### Consegna 1
Stabilisci se le affermazioni (a), (b) e (c) concordano con l'estratto selezionato, rispondendo sì o no e citando alla lettera le parole dell'estratto che lo decidono: (a) La chiesa di Mazarachi è stata costruita nel 1752. (b) Orheiul Vechi si trova a circa due ore di strada dalla capitale. (c) A Casa Din Lunca non è possibile pernottare.

### Estratto selezionato
La capitale è Chisinau, “sorgente nuova”, un nome che deriva dalla sua fondazione da parte dei monaci che qui eressero un monastero. Rasa al suolo per l’ottanta per cento dai bombardamenti nel corso della seconda guerra mondiale, è una città tranquilla in cui edifici del periodo sovietico si trovano a fianco di architetture più moderne; da vedere la piccola chiesa di Mazarachi, costruita nel 1752 e l’ottocentesca cattedrale metropolitana. Allo stesso tempo vale assolutamente la pena visitare il grande mercato, respirarne l’atmosfera e apprezzare la colorata varietà di merci in vendita per rendersi conto che qui spesso ci si può sentire fuori dal tempo o meglio ancora in una dimensione differente rispetto a quella a cui siamo abituati. Nella capitale la ristorazione offre un buon livello qualitativo: si può scegliere Parol, moderno e con una buona scelta di miscelati o anche Vatra Neamului per una cucina più tipicamente territoriale da gustare magari nella sala dedicata ai grandi scrittori moldavi; oppure ancora l’ambiente luminoso e i piatti metropolitani del Black Rabbit Gastro Burrow.

 

Muovendosi dalla capitale in direzione nord est a circa un’ora di strada si trova un luogo di grande fascino: è Orheiul Vechi (Orhei sta per fortificazione), riserva naturale-culturale e area archeologica popolata già tra Paleolitico e Neolitico, che unisce a un paesaggio di ruvida bellezza tra diversi promontori (Butuceni, con il suo canyon e Pestere) e pareti a picco sul fiume Raut la possibilità di visitare un antico monastero scavato nella roccia. Qualche passo e si scende nel villaggio di Trebujeni: qui, lungo la pittoresca strada sterrata che lo attraversa, sono ancora i colori, questa volta quelli accesi di alcuni bellissimi cancelli in ferro che delimitano le case, a colpire l’attenzione. Non manca la possibilità di mangiare molto bene con una spesa che si contiene facilmente entro i 15 euro: un esempio è Casa Din Lunca, quel che qui chiameremmo agriturismo, dove si può anche dormire e godere di una bella piscina nel verde. Minimo comun denominatore della cucina moldava sono la relativa grande semplicità delle preparazioni e l’alta qualità media delle materie prime, con verdure (patate, eccellenti, in abbondanza) e carni ottime praticamente ovunque. Qui si assaggiano piatti tradizionali come la zeama, l’unico piatto davvero senza analogie con specialità di altri luoghi (come la Turchia che per tre secoli ha dominato questa nazione), corroborante zuppa cotta in un brodo di pollo e verdure, con una sorta di tagliatelle tirate a mano, varie spezie e il kvass, il risultato della fermentazione di acqua, farina e crusca.

Record provenienti da una fonte di dati
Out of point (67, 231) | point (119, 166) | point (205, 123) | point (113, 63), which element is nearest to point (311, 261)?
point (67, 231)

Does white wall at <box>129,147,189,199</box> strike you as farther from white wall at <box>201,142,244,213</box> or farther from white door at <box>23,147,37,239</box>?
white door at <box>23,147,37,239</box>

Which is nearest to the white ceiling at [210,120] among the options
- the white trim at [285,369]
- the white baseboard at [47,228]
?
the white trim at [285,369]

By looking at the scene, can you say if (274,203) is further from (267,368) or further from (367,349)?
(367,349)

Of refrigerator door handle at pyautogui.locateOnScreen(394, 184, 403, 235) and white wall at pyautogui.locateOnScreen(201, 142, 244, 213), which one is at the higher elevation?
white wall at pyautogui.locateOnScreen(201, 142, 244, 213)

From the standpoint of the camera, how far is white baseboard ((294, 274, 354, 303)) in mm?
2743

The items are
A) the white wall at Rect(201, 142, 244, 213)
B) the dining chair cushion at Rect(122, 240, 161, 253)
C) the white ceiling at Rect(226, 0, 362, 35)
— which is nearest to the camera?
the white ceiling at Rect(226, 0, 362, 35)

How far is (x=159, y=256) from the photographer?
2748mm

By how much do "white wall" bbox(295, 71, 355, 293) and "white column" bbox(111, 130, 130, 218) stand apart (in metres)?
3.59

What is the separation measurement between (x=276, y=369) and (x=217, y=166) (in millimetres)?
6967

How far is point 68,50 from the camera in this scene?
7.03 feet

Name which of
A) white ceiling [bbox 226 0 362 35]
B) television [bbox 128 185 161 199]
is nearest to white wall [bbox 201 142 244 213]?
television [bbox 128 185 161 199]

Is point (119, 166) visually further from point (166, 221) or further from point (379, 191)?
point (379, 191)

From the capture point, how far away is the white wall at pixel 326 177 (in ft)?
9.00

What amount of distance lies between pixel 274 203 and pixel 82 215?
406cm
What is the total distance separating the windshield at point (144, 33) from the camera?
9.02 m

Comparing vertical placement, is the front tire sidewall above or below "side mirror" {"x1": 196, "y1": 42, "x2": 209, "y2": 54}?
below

### Consegna 2
Riporta in forma di lista numerata le righe dell'elenco, cominciando da quella che contiene "Name which of" e proseguendo fino alla fine dell'elenco, estremi compresi. Tralascia le righe vuote.

### Risposta corretta 1
(a) Sì: "la piccola chiesa di Mazarachi, costruita nel 1752".
(b) No: "a circa un’ora di strada si trova un luogo di grande fascino: è Orheiul Vechi".
(c) No: "Casa Din Lunca, quel che qui chiameremmo agriturismo, dove si può anche dormire".

### Risposta corretta 2
1. Name which of
2. A) white ceiling [bbox 226 0 362 35]
3. B) television [bbox 128 185 161 199]
4. is nearest to white wall [bbox 201 142 244 213]?
5. television [bbox 128 185 161 199]
6. Is point (119, 166) visually further from point (166, 221) or further from point (379, 191)?
7. point (379, 191)
8. From the capture point, how far away is the white wall at pixel 326 177 (in ft)?
9. 9.00
10. What amount of distance lies between pixel 274 203 and pixel 82 215?
11. 406cm
12. What is the total distance separating the windshield at point (144, 33) from the camera?
13. 9.02 m
14. Comparing vertical placement, is the front tire sidewall above or below "side mirror" {"x1": 196, "y1": 42, "x2": 209, "y2": 54}?
15. below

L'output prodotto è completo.